Steven Schneider, Brian Kavanaugh-Jones, Charles Layton, Bailey Conway Anglewicz, Couper Samuelson and Whannell serve as executive producers. Sony Pictures Worldwide Acquisitions is financing Insidious: Chapter 4, and domestic distribution will be handled by Universal Pictures. Sony will handle international distribution.
Blumhouse (Split, Get Out, Paranormal Activity series) produces an original and inventive rewinding thriller in Half to Death, in which a college student (Jessica Rothe, La La Land) relives the day of her murder with both its unexceptional details and terrifying end until she discovers her killer’s identity. Half to Death is directed by Christopher Landon (Paranormal Activity: The Marked Ones).
The original Insidious earned $54 million domestically and $97 million worldwide, from just a $1.5 million budget. The follow-up Insidious Chapter 2 fared much better in theaters, taking in $83.5 million domestically and $161.9 million worldwide from a $5 million budget. Insidious Chapter 3 earned $52.2 million domestically and $112.9 million worldwide from a $10 million budget. While we await more details on Insidious Chapter 4.
Posters and photos
Insidious: Chapter 4 will move from October 20, 2017 to Friday, January 5, 2018.
Video Trailer Official
Actually Daltons family is gone from the Insidious chapters, you can go to IDMb and see the cast, the family is nowhere in sight. But we have some new characters in there as well as the red faced demon, but I do like the first family & I hope we finally get to see what was on the other side of the wheelchair girl in the end of Chapter 2, probably the Red faced Demon. Can't wait till it comes out!

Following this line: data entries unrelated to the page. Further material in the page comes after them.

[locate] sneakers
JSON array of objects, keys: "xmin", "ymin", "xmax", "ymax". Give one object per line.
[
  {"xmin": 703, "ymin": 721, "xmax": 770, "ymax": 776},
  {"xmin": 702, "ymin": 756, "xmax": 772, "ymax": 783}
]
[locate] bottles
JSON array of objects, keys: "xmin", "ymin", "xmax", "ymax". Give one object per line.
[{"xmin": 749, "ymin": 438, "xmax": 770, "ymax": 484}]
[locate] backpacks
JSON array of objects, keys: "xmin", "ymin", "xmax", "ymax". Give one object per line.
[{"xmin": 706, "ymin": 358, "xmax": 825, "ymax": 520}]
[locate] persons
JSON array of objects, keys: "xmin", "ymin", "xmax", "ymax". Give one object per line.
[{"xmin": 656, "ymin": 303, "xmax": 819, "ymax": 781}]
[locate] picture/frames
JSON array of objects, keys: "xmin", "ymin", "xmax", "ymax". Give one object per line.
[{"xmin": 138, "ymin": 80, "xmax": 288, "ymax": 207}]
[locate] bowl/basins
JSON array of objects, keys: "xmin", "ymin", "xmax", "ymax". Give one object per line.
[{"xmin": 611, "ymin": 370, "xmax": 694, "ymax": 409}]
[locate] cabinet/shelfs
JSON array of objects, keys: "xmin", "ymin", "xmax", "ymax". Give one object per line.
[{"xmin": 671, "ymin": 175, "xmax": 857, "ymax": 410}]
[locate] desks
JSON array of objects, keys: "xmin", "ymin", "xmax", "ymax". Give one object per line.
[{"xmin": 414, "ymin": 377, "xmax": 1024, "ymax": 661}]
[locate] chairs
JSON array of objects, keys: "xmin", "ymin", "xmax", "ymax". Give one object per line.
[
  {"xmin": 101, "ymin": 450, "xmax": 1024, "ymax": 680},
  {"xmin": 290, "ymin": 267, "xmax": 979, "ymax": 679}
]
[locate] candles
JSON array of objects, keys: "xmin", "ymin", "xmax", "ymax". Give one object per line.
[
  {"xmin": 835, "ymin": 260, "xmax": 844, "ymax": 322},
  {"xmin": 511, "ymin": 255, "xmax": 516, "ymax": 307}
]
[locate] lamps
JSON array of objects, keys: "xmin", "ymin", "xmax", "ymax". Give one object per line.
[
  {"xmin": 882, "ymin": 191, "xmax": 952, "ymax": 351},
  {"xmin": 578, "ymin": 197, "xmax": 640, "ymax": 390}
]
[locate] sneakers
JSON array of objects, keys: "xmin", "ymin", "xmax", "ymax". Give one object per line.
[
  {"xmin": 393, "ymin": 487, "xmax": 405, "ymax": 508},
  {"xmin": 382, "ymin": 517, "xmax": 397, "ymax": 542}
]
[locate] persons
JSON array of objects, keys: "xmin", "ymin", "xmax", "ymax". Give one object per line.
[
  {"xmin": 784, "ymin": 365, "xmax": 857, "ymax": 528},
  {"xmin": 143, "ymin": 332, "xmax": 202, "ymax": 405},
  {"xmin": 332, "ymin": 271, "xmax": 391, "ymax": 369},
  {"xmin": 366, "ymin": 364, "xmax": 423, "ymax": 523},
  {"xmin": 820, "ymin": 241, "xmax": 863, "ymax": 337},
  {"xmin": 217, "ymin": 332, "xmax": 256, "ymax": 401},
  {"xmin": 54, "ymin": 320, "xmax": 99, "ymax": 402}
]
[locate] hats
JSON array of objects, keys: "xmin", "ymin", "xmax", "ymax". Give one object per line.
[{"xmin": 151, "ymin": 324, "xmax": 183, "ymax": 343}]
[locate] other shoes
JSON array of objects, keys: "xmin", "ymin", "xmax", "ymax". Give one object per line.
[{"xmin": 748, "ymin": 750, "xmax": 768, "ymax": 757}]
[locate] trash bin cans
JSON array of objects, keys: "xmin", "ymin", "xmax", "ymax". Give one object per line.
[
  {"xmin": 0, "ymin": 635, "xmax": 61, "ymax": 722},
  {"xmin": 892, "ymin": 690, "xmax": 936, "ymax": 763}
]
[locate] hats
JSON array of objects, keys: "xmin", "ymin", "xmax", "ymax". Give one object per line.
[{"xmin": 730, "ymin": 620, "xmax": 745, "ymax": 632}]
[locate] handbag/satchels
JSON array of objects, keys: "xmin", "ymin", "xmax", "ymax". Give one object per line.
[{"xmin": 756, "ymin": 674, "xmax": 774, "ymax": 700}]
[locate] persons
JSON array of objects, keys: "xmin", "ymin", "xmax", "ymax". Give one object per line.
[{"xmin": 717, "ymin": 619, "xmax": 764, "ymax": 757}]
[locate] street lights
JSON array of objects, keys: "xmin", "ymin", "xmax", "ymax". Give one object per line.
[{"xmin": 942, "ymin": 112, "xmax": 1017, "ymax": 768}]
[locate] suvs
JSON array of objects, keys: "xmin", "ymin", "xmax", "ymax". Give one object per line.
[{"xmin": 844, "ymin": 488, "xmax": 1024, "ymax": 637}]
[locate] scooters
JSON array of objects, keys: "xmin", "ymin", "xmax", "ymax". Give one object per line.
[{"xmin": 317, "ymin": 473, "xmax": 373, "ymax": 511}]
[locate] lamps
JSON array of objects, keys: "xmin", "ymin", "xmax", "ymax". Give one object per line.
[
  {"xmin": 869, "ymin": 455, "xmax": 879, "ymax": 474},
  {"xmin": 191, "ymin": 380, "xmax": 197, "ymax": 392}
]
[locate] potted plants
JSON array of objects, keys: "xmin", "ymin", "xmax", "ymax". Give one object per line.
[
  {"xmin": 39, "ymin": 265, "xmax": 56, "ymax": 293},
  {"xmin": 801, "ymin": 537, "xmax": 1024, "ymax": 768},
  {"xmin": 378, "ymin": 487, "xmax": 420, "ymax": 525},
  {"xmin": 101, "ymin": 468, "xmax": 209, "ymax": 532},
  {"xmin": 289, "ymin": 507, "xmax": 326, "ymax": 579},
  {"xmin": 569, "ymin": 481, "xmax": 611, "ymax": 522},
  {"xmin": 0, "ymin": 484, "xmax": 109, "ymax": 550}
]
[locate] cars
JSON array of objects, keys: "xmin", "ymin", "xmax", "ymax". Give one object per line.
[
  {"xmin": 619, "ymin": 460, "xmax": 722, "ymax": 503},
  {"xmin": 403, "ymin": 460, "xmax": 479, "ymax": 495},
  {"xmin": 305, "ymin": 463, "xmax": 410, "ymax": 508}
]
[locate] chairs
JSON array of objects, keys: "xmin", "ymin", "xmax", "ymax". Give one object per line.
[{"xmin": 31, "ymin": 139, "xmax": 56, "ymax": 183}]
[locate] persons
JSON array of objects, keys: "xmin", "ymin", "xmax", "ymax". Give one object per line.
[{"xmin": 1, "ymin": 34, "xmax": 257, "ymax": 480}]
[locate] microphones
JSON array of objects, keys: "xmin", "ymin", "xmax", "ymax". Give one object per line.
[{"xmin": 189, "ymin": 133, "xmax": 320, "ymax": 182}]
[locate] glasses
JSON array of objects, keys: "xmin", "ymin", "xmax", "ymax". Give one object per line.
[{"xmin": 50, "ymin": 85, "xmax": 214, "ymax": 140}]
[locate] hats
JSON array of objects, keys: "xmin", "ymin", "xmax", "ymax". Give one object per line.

5 thoughts on “Insidious Chapter 4”
Oh well, at least I’ll have Saw Legacy for Halloween, if its release date sticks that is. Then kick off 2018 with Insidious.
What is with every one talking about this is a horrible sign? Dramatic much? For the last 5 years or so January has been a STRONG month for most horror films. After the intense holidays and big holiday releases- most audiences are in the mood to start their new year with a bit of a scream. Hell, January in general is becoming a strong month for all films.
Even if you want to debate that(I’m sure someone will love to tell me what a wrong bitch I am) then I still don’t see what’s so worrying about this. It’s only what, three months? Be worried if it gets pushed to October 2018 or 2019 and receive the Rings and Amityville: The Awakening treatment.
I don’t look at this as a big deal. It’s only a couple of months, and they are just swapping one Blumhouse production for another. Plus I think studios have already caught on that January is becoming a good time of year to release something halfway decent, when there is absolute trash in theaters.
January isn’t for the good stuff. It’s generally where studios dump their bad movies in an attempt to capitalize on the post-holiday dead zone. In terms of recent horror movies, think of The Bye-Bye Man, Woman in Black 2 or the Forest. The real months for good horror are February and March. Examples: It Follows, The Witch, Get Out, etc.
However, January doesn’t always guarantee awful movies. Split was acclaimed. Not to mention, I’m sure they are aware that with January being the dumping ground that they would make their budget back and then some. But October hasn’t really been a stomping ground for horror in recent memory. Also, I didn’t like the Witch.